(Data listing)
## BEGIN

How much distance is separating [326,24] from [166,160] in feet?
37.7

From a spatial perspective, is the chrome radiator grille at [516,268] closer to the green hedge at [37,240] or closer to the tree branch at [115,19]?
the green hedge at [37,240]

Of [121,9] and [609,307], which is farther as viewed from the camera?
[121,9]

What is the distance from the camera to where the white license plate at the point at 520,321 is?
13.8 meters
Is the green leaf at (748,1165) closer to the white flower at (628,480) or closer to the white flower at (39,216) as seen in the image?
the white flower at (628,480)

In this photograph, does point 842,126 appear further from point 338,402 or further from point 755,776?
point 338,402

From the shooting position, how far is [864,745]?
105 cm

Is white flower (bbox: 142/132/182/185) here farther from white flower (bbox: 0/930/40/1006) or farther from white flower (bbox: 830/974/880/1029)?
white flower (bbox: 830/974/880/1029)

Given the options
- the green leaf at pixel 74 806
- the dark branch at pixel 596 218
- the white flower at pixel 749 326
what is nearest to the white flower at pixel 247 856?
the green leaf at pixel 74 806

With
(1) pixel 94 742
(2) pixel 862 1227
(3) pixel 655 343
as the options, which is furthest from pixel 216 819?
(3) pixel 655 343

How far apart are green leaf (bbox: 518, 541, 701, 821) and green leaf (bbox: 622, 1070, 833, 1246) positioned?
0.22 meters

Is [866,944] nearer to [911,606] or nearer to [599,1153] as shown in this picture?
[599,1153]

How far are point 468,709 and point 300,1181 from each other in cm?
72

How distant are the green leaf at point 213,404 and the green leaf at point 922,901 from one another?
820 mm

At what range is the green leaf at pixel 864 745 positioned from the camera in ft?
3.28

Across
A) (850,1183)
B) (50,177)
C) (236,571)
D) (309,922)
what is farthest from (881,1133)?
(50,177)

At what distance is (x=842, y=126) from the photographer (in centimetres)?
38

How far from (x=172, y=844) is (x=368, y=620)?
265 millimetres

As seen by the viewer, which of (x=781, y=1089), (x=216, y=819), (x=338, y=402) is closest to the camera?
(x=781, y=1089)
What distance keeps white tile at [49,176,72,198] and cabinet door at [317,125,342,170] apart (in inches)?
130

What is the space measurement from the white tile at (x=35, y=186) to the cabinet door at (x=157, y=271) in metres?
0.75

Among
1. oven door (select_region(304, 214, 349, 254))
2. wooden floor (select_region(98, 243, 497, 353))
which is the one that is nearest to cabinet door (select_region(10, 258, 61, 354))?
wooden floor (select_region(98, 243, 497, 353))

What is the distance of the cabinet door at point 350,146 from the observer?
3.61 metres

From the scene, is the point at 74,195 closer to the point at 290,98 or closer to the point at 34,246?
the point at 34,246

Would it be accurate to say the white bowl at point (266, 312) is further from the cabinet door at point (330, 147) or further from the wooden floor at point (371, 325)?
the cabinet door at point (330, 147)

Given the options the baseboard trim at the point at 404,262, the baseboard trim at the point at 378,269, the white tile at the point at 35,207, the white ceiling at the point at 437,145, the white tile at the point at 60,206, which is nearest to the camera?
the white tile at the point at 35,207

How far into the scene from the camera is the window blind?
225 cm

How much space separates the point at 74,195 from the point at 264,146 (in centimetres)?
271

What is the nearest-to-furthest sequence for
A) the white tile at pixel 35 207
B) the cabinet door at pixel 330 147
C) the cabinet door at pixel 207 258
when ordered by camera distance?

## END
## BEGIN

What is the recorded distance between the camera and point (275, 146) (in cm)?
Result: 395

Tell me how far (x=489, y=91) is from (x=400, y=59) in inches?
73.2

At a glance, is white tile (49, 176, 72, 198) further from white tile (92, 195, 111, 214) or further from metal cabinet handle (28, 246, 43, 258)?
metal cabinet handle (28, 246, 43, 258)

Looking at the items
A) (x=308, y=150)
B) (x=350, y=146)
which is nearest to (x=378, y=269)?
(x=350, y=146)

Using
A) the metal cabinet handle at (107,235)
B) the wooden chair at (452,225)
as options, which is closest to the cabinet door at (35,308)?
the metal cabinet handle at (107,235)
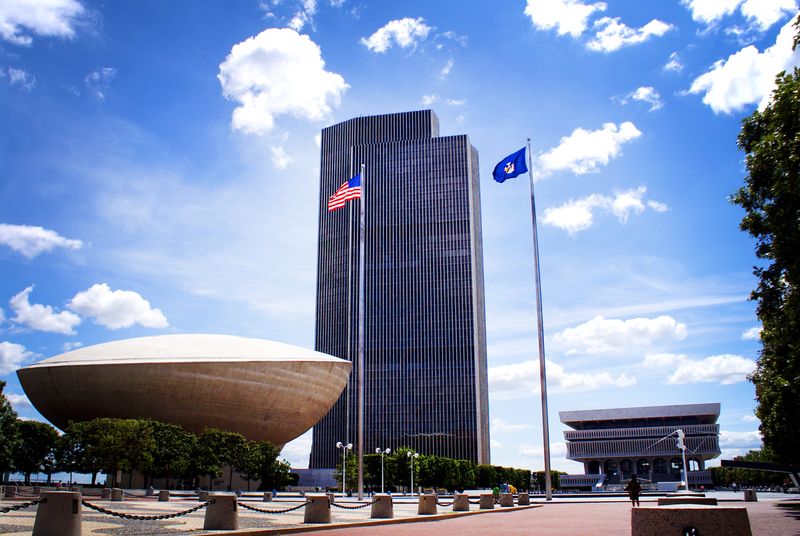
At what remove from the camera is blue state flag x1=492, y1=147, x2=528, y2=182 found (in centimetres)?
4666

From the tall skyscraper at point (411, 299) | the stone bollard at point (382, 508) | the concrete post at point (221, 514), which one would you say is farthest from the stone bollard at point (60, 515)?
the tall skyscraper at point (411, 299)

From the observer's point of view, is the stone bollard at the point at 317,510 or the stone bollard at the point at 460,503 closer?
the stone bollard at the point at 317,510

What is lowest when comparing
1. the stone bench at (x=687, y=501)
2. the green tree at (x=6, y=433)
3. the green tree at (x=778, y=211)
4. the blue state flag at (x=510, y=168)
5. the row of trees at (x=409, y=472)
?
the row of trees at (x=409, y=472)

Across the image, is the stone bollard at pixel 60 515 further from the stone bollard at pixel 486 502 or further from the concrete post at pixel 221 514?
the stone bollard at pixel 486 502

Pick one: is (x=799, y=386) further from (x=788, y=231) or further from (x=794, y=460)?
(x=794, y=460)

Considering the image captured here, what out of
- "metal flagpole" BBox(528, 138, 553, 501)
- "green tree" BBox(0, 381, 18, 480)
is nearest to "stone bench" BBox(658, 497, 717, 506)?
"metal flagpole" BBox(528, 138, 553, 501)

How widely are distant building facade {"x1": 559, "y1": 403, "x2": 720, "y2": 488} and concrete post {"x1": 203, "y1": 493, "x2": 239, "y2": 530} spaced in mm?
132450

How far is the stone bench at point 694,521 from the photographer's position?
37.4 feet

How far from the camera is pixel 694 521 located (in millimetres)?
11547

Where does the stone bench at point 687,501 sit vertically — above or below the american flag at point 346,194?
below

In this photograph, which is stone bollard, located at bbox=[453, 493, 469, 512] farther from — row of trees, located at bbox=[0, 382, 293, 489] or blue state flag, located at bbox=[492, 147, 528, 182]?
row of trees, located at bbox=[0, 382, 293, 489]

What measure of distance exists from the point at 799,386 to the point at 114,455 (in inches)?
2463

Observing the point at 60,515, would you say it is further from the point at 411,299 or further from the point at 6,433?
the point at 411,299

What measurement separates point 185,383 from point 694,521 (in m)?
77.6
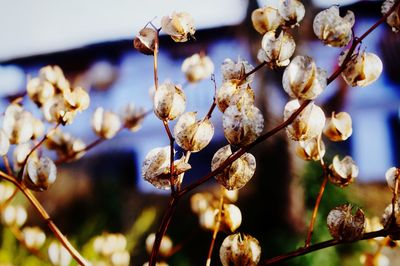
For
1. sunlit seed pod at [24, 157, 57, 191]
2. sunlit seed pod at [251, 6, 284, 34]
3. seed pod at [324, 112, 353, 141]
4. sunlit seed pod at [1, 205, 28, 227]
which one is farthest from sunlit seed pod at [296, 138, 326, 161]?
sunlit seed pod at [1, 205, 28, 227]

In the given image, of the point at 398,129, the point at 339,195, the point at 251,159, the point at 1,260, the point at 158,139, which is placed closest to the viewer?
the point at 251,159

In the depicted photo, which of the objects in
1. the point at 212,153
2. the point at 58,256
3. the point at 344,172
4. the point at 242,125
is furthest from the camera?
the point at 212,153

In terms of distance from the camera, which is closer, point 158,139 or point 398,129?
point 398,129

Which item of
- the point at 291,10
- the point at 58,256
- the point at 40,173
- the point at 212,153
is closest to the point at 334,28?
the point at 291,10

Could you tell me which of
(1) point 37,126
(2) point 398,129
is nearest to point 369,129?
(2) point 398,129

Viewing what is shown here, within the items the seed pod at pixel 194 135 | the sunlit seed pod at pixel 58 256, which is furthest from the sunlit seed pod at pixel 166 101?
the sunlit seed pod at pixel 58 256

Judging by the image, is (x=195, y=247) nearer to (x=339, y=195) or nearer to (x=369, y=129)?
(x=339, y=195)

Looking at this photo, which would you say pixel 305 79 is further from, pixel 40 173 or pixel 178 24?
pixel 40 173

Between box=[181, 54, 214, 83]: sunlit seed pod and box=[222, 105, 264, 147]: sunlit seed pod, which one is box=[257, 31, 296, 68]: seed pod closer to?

## END

:: Short exercise ::
Rewrite the lines above as a JSON array of strings with one string per line and no blank lines, starting at the line containing "How much space" and ending at the line containing "when ordered by camera distance?", both included.

:: Correct answer ::
[
  "How much space separates the point at 74,195 from the point at 264,146 (in centimetres)?",
  "271",
  "What is the nearest-to-furthest sequence for",
  "A) the white tile at pixel 35 207",
  "B) the cabinet door at pixel 330 147",
  "C) the cabinet door at pixel 207 258",
  "when ordered by camera distance?"
]